▶ What you should do: Print every record below exactly, minus the pictures.

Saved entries
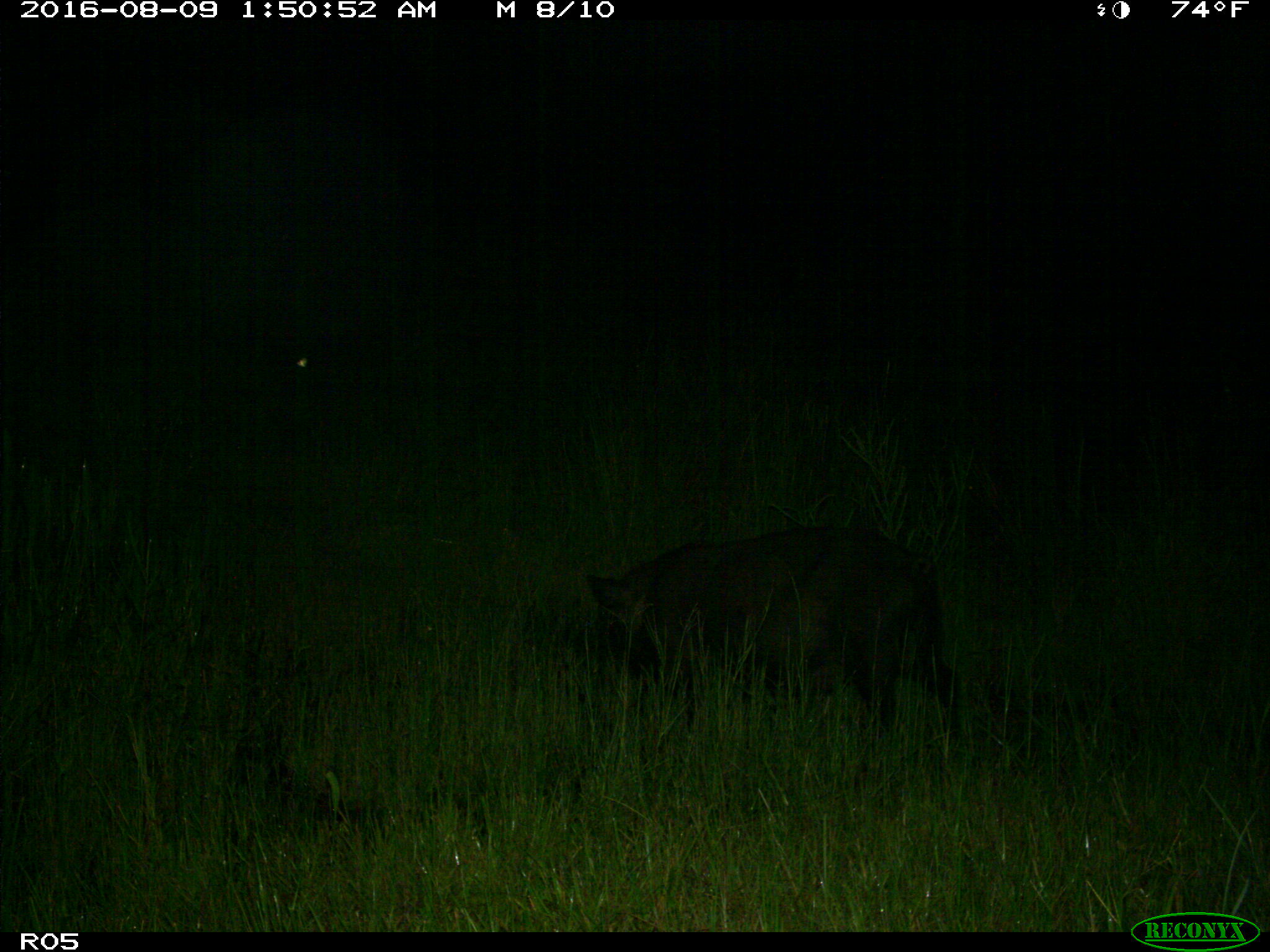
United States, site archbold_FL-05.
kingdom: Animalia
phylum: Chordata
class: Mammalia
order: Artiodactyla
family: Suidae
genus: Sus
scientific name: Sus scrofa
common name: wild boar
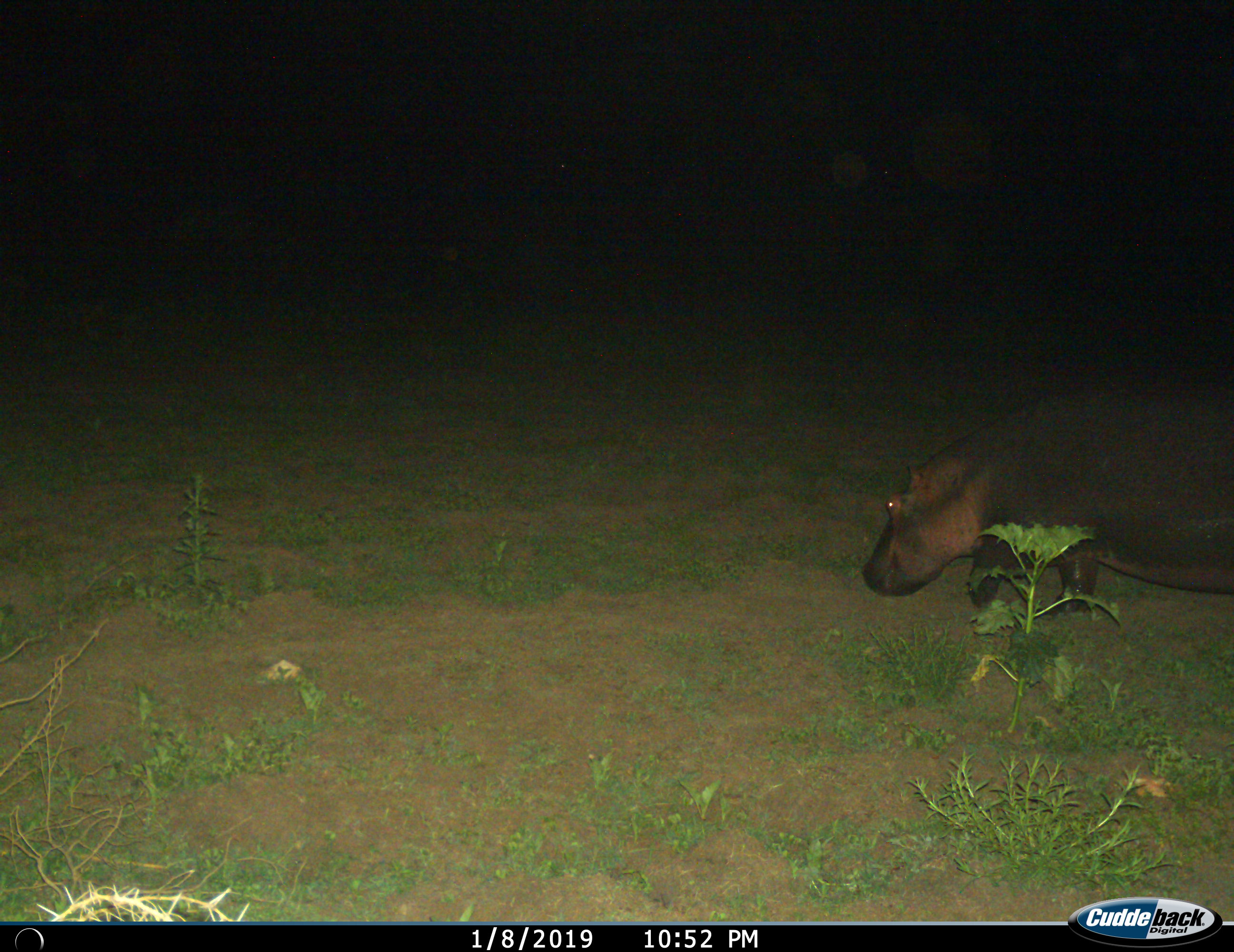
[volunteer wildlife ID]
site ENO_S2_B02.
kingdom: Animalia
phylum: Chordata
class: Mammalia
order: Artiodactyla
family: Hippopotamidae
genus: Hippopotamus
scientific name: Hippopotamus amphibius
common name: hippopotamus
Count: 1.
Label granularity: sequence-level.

▶ Result of the task:
United States, site archbold_FL-05.
kingdom: Animalia
phylum: Chordata
class: Mammalia
order: Artiodactyla
family: Suidae
genus: Sus
scientific name: Sus scrofa
common name: wild boar
[volunteer wildlife ID]
site ENO_S2_B02.
kingdom: Animalia
phylum: Chordata
class: Mammalia
order: Artiodactyla
family: Hippopotamidae
genus: Hippopotamus
scientific name: Hippopotamus amphibius
common name: hippopotamus
Count: 1.
Label granularity: sequence-level.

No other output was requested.